(Extract provided):
In other words, when hash processor 210 generates a hash value for a
block of a packet, the hash value serves as the address location into the
bit array. At the address corresponding to the hash value, one or more
bits may be set at the respective location thus indicating that a
particular hash value, and hence a particular data packet content, has
been seen by hash processor 210. For example, using a 32-bit hash value
provides on the order of 4.3 billion possible index values into the bit
array. Storing one bit per block rather than storing the block itself,
which can be 512 bits long, produces a compression factor of 1:512. While
bit arrays are described by way of example, it will be appreciated by
those skilled in the relevant art, that other storage techniques may be
employed without departing from the spirit of the invention.
[0049] FIGS. 3A-3C illustrate three possible data structures that may be
used within hash memory 220 in implementations consistent with the
principles of the invention. As shown in FIG. 3A, hash memory 220 may
include indicator fields 312 addressable by corresponding hash addresses
314. Hash addresses 314 may correspond to possible hash values generated
by hash processor 210. Indicator field 312 may store one or more bits
that indicate whether a packet block with the corresponding hash value
has been observed by hash processor 210. In this case, a packet may be
deemed suspicious if, during the hashing process, a significant number of
the packet's hash values collide in hash memory 220. Shorter block sizes
are more likely to be repeated in totally random traffic, leading to an
increase in the generation of "false alarm" matches. To account for this,
the threshold number of matches for "suspicion" may need to be configured
somewhat higher.

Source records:

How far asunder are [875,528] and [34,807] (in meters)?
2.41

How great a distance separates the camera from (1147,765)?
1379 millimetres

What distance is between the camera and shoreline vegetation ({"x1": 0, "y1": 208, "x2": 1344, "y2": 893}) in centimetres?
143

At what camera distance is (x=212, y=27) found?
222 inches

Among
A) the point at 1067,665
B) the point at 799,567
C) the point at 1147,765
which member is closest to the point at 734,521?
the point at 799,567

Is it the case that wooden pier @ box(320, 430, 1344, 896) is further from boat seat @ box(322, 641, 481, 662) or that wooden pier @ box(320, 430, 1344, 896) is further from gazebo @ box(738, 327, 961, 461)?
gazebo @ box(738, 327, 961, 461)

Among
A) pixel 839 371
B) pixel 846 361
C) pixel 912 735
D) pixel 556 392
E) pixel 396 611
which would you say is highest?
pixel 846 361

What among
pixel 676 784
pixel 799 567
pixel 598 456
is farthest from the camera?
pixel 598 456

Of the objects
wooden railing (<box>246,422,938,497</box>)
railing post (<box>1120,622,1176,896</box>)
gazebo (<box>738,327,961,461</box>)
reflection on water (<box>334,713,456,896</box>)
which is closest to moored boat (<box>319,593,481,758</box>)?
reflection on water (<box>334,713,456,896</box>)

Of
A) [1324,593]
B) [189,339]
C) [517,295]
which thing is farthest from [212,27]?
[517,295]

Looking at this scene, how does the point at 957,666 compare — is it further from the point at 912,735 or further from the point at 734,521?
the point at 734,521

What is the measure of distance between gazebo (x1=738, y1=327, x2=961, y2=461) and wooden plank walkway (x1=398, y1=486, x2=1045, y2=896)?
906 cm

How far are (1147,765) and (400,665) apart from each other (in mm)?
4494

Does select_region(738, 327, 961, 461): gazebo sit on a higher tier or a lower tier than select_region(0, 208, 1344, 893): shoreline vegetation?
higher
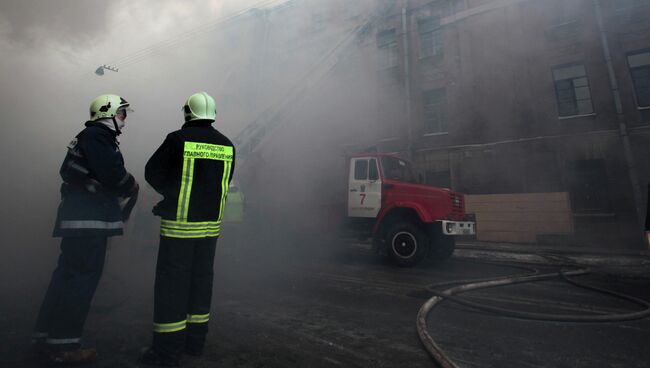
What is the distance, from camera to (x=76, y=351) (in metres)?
1.75

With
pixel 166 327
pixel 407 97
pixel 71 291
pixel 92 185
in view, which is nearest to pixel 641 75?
pixel 407 97

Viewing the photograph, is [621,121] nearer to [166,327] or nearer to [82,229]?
[166,327]

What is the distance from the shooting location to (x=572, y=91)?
1051 centimetres

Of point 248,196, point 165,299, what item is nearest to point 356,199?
point 248,196

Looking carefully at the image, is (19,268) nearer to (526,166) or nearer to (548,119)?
(526,166)

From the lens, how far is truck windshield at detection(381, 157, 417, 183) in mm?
5508

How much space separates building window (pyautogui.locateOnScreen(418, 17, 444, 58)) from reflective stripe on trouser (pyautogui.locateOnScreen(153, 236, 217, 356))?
13.0 metres

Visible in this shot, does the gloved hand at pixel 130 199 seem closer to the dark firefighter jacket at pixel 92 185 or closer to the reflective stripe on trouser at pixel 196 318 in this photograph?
the dark firefighter jacket at pixel 92 185

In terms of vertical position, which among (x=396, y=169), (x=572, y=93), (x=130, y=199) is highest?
(x=572, y=93)

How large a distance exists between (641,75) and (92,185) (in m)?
14.4

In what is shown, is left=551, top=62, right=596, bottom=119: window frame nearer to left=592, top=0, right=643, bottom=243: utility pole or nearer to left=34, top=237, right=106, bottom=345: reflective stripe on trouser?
left=592, top=0, right=643, bottom=243: utility pole

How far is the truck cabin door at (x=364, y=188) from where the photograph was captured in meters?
5.39

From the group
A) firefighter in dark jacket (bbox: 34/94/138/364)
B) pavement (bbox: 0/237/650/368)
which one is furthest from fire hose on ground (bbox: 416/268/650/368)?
firefighter in dark jacket (bbox: 34/94/138/364)

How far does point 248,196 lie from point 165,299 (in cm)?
492
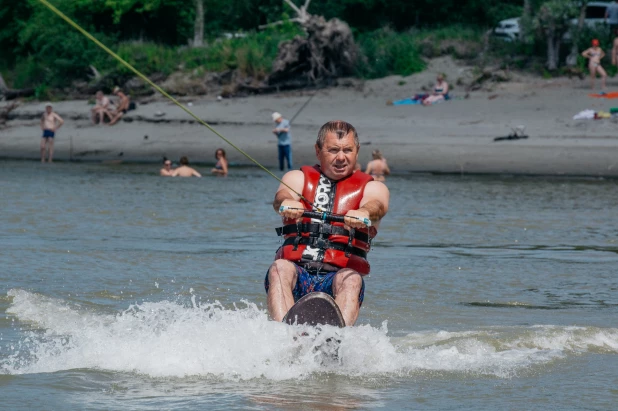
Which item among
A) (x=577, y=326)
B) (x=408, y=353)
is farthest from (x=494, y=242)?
(x=408, y=353)

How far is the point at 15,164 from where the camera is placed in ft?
90.1

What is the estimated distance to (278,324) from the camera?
19.7 feet

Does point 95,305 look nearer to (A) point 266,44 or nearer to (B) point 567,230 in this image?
(B) point 567,230

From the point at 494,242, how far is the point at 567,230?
1.58 meters

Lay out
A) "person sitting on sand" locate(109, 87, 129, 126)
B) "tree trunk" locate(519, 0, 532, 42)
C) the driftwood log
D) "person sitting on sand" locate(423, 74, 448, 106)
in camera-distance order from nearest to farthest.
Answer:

(Tasks):
#1 Rewrite the paragraph of the hash memory passage that begins "FIGS. 3A-3C illustrate" as a short list, keeping its main facts.
#2 Supply a continuation of the hash memory passage, starting right after its last sentence.
This material has no connection to the hash memory passage.

(The answers):
#1
- FIGS. 3A-3C show three possible data structures that may be used within hash memory 220.
- In FIG. 3A, hash memory 220 may include indicator fields 312, addressed by corresponding hash addresses 314.
- Hash addresses 314 may correspond to the possible hash values generated by hash processor 210.
- Each indicator field 312 may store one or more bits showing whether hash processor 210 has observed a packet block with that hash value.
- A packet may be deemed suspicious if a significant number of its hash values collide in hash memory 220.
- Shorter blocks are more likely to repeat in totally random traffic, which leads to more "false alarm" matches, so the threshold number of matches for "suspicion" may need to be set somewhat higher.

#2
[0050] As shown in FIG. 3B, hash memory 220 may alternatively include
counter fields 322 addressable by corresponding hash addresses 314.
Counter field 322 may record the number of occurrences of packet blocks
with the corresponding hash value. Counter field 322 may be incremented
on each hit. The more hits a counter receives, the more important the hit
should be considered in determining the overall suspiciousness of the
packet.
[0051] As shown in FIG. 3C, hash memory 220 may store additional
information relating to a packet. For example, hash memory 220 may
include link identifier (ID) fields 332 and status fields 334. Link ID
field 332 may store information regarding the particular link upon which
the packet arrived at packet detection logic 200. Status field 334 may
store information to aid in monitoring the status of packet detection
logic 200 or the link identified by link ID field 332.
[0052] Because shorter block sizes are more likely to be repeated in
totally random traffic, another variation might include the use of
different memories for different block sizes. Thus, a given count level
for a shorter block size may be less reason for suspicion than the same
count level found in a longer block size.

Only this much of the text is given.